La vita dei creator digitali è spesso scandita da ritmi frenetici, ma esistono momenti in cui la realtà privata prende il sopravvento, trasformando il rapporto con i follower in qualcosa di profondamente intimo e condiviso. È il caso de La Sabri, nota content creator, e del suo compagno Pika, che hanno recentemente vissuto il percorso verso l’allargamento della loro famiglia. Dopo la nascita di Dante e Tobia, l’annuncio di una nuova gravidanza ha innescato un’ondata di affetto in rete, portando il pubblico a seguire passo dopo passo le evoluzioni di questo cammino verso il terzo figlio.

Il percorso verso il terzo figlio: l'annuncio e le emozioni del "miracolo"
Il viaggio verso il terzo bebè è iniziato ufficialmente nel giugno 2025, quando la coppia ha condiviso con i propri follower la gioia di questa nuova attesa attraverso un video molto simpatico. Il racconto non si è limitato a una semplice comunicazione, ma è stato intriso di una narrazione carica di significato. Pika, in particolare, aveva raccontato un sogno ricorrente: i loro due figli piccoli, Dante e Tobia, che giocavano in spiaggia mentre un altro bebè li osservava da lontano, quasi come un presagio di una nuova vita pronta a unirsi al gruppo.

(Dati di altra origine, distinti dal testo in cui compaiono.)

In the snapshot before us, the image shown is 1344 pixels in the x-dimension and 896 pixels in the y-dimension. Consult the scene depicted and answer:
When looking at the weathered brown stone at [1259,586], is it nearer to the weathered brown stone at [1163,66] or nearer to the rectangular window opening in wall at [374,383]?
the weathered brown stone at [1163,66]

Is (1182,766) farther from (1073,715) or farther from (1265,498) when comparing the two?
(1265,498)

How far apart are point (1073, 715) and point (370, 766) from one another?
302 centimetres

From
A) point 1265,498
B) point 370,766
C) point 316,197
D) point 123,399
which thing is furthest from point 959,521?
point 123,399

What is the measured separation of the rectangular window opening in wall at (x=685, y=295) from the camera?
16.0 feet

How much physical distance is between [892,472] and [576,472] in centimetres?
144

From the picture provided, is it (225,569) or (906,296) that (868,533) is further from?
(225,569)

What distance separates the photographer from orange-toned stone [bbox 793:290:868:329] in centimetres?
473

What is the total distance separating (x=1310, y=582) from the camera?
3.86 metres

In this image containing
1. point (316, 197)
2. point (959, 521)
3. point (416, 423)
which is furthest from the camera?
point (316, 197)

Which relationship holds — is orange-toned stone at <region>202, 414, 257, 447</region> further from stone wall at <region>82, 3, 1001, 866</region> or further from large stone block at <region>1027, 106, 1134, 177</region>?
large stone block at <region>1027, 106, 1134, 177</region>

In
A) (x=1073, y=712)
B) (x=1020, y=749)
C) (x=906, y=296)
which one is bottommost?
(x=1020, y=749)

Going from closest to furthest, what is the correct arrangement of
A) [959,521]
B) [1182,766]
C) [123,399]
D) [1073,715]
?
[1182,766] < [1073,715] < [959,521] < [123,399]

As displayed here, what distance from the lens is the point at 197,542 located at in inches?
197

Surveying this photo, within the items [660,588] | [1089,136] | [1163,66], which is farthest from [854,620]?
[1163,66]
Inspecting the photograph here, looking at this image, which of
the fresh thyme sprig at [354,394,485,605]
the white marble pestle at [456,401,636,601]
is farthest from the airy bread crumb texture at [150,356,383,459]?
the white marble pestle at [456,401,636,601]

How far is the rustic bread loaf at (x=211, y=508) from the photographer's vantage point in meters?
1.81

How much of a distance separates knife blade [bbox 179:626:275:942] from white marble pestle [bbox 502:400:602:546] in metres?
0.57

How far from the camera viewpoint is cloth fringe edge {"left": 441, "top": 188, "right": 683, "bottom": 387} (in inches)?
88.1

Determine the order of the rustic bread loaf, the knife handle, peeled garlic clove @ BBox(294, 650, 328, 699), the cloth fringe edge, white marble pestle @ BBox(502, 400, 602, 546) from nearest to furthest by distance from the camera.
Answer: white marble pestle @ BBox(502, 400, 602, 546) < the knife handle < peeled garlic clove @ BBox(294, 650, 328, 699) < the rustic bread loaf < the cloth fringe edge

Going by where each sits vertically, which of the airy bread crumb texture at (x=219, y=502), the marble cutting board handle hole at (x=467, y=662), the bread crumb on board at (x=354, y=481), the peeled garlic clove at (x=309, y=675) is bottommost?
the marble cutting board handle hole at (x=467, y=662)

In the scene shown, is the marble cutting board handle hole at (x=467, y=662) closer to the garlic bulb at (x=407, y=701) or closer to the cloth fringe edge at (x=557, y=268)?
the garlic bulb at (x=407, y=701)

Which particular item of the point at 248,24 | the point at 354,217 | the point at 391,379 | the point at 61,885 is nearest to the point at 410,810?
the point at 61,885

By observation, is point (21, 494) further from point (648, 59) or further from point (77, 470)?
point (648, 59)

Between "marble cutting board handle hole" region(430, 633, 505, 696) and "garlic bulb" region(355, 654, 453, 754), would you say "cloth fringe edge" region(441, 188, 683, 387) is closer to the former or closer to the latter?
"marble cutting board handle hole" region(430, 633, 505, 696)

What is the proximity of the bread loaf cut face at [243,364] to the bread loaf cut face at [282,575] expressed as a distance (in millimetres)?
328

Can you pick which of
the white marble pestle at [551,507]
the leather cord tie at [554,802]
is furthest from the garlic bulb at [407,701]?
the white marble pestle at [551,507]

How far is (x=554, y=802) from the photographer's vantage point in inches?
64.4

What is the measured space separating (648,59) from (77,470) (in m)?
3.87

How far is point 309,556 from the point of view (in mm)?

Per La Sabri, questo percorso ha assunto sfumature profonde. Dopo aver attraversato momenti bui, segnati da due aborti che hanno messo a dura prova la serenità della coppia, la gravidanza è stata accolta come un traguardo fondamentale. La creator ha sottolineato più volte come, dopo le tempeste affrontate, il vero miracolo non sia legato all'identità del bambino, ma al semplice fatto che la vita stia sbocciando di nuovo. In questo senso, l’appellativo di "bambino arcobaleno" è sembrato calzare a pennello per descrivere il nuovo arrivo: un figlio nato dopo una perdita, la chiusura di un cerchio perfetto che rende ogni colore dell’arcobaleno prezioso.
La gestione del "non sapere": la scelta del gender reveal intimo
Uno degli aspetti più chiacchierati dell’intera gravidanza è stato il mistero attorno al sesso del nascituro. In un’epoca in cui i social media sono saturi di gender reveal spettacolari e grandiosi, La Sabri e Pika hanno scelto una strada differente, decisamente più sobria e contenuta. La coppia ha optato per un approccio basato sull’attesa consapevole: scoprire il sesso del bebè soltanto al momento del parto.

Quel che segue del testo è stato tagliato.